In the era of rapid development of artificial intelligence, the intelligence level of large models continues to improve, but the challenges of efficiency in inference systems have become increasingly apparent. Addressing high inference loads, reducing inference costs, and shortening response times have become important issues that the industry faces together.
Kimi Company, in collaboration with the MADSys laboratory at Tsinghua University, has launched the Mooncake inference system design scheme based on KVCache, which was officially released in June 2024.
The Mooncake inference system significantly enhances inference throughput through an innovative PD separation architecture and a computation-centric approach, attracting widespread industry attention. To further promote the application and popularization of this technological framework, Kimi, together with the MADSys laboratory at Tsinghua University and several companies such as 9#AISoft, Alibaba Cloud, and Huawei Storage, has launched the open-source project Mooncake.

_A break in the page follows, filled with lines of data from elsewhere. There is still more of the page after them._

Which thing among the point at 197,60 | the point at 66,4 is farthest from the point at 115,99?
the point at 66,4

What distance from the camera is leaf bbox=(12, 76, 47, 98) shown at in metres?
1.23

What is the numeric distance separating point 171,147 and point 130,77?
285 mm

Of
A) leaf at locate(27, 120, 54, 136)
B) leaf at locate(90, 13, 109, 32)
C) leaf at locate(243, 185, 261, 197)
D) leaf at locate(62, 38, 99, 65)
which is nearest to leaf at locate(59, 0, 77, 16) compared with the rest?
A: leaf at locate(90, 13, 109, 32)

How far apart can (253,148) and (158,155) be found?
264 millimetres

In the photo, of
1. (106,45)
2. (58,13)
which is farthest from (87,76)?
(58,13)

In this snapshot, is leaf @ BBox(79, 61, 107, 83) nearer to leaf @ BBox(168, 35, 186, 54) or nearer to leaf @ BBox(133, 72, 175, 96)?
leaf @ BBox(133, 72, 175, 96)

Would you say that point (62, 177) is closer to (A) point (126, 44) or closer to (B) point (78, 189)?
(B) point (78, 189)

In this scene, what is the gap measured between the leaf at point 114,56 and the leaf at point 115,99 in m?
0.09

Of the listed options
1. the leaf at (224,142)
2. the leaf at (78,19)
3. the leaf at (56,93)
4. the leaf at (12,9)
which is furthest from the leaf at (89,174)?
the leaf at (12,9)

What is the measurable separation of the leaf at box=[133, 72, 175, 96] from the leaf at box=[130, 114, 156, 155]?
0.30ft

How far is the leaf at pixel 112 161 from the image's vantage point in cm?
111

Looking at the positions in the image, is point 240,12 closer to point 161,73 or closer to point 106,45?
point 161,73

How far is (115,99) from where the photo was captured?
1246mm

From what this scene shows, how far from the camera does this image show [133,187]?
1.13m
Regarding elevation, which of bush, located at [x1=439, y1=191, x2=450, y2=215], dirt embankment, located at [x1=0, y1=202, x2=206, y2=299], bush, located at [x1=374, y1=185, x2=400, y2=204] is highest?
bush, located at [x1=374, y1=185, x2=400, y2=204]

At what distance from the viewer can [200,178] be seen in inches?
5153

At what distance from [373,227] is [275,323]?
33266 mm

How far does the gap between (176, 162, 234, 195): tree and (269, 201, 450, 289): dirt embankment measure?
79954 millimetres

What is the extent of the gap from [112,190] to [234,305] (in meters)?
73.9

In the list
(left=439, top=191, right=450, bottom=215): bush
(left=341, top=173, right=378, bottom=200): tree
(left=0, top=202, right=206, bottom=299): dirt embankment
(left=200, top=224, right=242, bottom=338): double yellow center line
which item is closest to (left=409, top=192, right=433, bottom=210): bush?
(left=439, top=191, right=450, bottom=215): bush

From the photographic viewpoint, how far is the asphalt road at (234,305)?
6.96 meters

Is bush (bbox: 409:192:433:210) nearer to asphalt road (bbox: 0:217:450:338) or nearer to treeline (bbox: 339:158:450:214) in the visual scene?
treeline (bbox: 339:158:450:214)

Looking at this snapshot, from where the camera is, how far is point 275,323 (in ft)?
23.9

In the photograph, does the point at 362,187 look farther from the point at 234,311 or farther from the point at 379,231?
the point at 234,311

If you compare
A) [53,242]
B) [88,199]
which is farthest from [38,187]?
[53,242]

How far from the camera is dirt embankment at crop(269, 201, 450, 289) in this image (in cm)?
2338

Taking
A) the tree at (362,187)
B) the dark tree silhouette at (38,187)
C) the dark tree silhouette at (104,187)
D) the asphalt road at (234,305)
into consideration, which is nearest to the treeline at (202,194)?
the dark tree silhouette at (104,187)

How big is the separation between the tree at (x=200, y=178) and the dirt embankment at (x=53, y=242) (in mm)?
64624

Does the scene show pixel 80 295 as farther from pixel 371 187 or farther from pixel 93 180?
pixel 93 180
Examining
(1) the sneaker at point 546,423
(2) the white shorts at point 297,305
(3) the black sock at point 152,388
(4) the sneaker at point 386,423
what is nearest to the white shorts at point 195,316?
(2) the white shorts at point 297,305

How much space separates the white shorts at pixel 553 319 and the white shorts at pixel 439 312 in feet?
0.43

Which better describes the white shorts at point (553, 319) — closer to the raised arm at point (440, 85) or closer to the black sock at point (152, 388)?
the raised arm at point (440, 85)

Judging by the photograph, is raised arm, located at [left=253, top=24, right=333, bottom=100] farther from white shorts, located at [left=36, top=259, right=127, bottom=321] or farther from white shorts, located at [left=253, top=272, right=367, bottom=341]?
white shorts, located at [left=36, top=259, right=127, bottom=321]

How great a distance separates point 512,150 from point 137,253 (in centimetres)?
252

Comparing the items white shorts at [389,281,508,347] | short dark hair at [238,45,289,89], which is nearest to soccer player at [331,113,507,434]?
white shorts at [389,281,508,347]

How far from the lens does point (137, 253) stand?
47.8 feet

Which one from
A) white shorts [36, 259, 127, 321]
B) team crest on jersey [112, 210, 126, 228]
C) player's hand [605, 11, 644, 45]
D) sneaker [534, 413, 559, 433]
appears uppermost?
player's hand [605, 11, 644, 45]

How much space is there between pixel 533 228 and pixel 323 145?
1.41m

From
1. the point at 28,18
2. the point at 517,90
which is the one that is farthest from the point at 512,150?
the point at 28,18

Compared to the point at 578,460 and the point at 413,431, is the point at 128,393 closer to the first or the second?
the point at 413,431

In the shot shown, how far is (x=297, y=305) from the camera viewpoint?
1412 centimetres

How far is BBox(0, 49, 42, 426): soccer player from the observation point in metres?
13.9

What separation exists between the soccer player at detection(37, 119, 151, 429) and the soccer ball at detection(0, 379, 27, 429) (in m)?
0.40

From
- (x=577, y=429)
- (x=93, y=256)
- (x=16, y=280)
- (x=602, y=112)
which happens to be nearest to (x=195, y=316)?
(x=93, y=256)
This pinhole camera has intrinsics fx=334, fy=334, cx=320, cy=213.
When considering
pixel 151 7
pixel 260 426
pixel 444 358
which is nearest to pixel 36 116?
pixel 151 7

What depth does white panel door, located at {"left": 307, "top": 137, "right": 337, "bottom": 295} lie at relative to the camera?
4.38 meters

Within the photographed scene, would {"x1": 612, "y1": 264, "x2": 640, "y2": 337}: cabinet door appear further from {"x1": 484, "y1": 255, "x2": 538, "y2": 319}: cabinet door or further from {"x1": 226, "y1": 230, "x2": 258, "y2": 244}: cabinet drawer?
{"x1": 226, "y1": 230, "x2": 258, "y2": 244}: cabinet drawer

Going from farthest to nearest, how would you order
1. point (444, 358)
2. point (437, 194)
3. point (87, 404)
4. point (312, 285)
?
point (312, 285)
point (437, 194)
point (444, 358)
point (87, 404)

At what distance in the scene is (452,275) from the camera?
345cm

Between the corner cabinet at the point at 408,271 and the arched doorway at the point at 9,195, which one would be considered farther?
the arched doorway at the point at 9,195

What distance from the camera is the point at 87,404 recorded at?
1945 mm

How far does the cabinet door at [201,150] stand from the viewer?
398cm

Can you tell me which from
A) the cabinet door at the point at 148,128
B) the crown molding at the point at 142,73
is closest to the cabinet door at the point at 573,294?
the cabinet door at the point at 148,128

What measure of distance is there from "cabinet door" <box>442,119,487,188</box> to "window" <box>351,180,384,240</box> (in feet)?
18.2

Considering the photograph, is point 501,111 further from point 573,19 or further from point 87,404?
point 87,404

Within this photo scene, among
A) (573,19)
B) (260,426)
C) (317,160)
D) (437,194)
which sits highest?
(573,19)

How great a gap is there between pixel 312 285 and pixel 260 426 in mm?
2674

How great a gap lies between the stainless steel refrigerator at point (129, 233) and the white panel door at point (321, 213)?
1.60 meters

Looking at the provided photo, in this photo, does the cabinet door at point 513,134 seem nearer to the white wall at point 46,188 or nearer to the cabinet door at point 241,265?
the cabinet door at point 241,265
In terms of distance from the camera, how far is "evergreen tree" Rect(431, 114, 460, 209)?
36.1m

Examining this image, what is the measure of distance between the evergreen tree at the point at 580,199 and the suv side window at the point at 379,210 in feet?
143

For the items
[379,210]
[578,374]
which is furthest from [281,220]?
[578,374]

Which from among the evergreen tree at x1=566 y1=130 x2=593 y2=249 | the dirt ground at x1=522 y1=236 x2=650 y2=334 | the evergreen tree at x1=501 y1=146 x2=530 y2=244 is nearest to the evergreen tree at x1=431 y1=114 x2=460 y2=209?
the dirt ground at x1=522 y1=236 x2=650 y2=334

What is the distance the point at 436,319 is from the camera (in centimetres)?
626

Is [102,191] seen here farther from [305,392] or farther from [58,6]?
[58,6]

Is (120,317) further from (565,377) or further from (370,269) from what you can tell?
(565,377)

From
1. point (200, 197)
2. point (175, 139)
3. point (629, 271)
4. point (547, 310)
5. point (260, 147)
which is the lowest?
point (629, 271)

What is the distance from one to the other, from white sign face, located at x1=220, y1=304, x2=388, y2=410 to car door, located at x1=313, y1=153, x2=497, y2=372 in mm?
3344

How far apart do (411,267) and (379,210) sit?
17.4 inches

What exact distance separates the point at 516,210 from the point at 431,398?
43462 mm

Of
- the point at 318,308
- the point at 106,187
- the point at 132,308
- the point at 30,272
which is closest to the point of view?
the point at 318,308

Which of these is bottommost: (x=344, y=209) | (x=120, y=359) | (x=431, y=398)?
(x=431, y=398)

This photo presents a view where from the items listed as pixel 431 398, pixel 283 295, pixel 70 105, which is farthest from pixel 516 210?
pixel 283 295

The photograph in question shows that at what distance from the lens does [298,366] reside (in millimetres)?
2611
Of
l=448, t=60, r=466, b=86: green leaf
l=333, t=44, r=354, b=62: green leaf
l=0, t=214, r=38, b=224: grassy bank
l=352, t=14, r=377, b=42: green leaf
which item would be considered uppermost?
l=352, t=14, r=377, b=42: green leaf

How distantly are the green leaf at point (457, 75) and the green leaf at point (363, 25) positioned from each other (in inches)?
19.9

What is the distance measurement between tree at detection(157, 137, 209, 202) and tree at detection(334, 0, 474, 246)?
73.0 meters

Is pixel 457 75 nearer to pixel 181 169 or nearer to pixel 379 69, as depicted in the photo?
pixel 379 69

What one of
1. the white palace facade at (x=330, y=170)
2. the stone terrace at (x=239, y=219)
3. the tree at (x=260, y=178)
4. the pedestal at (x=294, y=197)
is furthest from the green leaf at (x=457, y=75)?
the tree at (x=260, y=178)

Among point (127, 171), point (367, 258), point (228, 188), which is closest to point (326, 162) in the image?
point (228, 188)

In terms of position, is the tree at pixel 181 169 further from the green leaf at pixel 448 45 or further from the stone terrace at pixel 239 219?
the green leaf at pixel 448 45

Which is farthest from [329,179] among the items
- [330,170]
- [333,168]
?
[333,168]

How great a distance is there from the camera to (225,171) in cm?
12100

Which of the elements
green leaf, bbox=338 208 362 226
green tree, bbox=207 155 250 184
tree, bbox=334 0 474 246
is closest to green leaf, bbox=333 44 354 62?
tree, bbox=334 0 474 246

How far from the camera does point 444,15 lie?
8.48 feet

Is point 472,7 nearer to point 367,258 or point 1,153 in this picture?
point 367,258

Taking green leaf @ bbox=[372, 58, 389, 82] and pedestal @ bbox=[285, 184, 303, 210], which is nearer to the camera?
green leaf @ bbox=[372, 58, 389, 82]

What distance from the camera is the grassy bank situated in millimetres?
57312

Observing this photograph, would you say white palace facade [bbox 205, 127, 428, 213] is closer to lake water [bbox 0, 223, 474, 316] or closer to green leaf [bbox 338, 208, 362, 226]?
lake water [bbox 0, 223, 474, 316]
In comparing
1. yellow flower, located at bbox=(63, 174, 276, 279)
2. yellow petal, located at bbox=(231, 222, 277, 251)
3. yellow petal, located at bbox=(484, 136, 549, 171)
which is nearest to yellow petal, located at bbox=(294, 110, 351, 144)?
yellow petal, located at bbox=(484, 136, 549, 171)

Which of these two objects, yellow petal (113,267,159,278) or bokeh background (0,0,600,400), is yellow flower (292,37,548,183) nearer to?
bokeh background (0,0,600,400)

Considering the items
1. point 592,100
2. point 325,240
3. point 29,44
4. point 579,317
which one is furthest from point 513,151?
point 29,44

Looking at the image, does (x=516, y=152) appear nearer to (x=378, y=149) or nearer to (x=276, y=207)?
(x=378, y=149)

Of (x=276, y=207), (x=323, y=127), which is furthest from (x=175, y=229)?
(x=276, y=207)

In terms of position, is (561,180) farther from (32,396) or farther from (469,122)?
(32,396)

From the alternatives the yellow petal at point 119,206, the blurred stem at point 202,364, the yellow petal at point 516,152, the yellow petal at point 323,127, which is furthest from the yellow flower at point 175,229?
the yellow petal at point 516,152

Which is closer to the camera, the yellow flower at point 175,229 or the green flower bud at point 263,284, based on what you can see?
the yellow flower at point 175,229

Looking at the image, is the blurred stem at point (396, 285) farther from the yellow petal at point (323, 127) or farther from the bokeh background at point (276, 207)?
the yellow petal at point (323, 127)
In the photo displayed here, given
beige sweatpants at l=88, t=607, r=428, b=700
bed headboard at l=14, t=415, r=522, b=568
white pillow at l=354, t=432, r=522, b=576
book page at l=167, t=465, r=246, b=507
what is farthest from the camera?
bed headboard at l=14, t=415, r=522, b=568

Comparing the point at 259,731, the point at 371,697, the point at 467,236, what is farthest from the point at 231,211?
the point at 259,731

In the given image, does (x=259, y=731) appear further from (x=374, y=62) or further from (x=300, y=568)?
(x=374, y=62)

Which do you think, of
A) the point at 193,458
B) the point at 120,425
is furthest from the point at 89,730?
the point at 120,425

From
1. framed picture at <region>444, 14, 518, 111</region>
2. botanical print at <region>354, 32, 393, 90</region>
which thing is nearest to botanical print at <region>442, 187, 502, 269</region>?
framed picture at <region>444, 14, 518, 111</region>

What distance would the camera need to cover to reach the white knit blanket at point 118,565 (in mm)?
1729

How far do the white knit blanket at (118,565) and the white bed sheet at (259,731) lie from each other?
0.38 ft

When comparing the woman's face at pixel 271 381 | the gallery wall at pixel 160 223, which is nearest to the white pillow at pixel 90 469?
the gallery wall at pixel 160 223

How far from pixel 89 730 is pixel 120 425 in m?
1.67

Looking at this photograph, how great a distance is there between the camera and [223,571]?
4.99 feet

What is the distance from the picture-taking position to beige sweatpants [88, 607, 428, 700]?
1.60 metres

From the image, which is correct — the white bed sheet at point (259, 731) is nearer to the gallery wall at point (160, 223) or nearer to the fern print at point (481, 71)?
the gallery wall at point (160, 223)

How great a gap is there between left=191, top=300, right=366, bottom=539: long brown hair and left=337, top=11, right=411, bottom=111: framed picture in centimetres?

On November 28, the technical framework of Mooncake was officially launched on the GitHub platform.
The Mooncake open-source project revolves around a large-scale KVCache pool and aims to gradually open-source the high-performance KVCache multi-level cache Mooncake Store in phases. Additionally, the project will be compatible with various inference engines and underlying storage and transmission resources.
Currently, part of the Transfer Engine has been globally open-sourced on GitHub. The ultimate goal of the Mooncake project is to establish a new standard interface for high-performance memory semantic storage in the era of large models and to provide relevant reference implementation solutions.
Xu Xinran, Vice President of Engineering at Kimi, stated: "Through close cooperation with the MADSys laboratory at Tsinghua University, we have jointly created the separated large model inference architecture Mooncake, achieving extreme optimization of inference resources.
Mooncake not only enhances user experience but also reduces costs, providing effective solutions for processing long texts and high concurrency demands." He looks forward to more companies and research institutions joining the Mooncake project to jointly explore more efficient model inference system architectures, allowing products based on large model technology, such as AI assistants, to benefit a wider audience.
Project link: https://github.com/kvcache-ai/Mooncake
Key points:
🌟 Kimi and Tsinghua University jointly released the Mooncake inference system to enhance AI inference efficiency.
🔧 The Mooncake project has been open-sourced on GitHub, aiming to build a standard interface for high-performance memory semantic storage.
🤝 We look forward to more companies and research institutions participating to jointly promote the advancement of AI technology.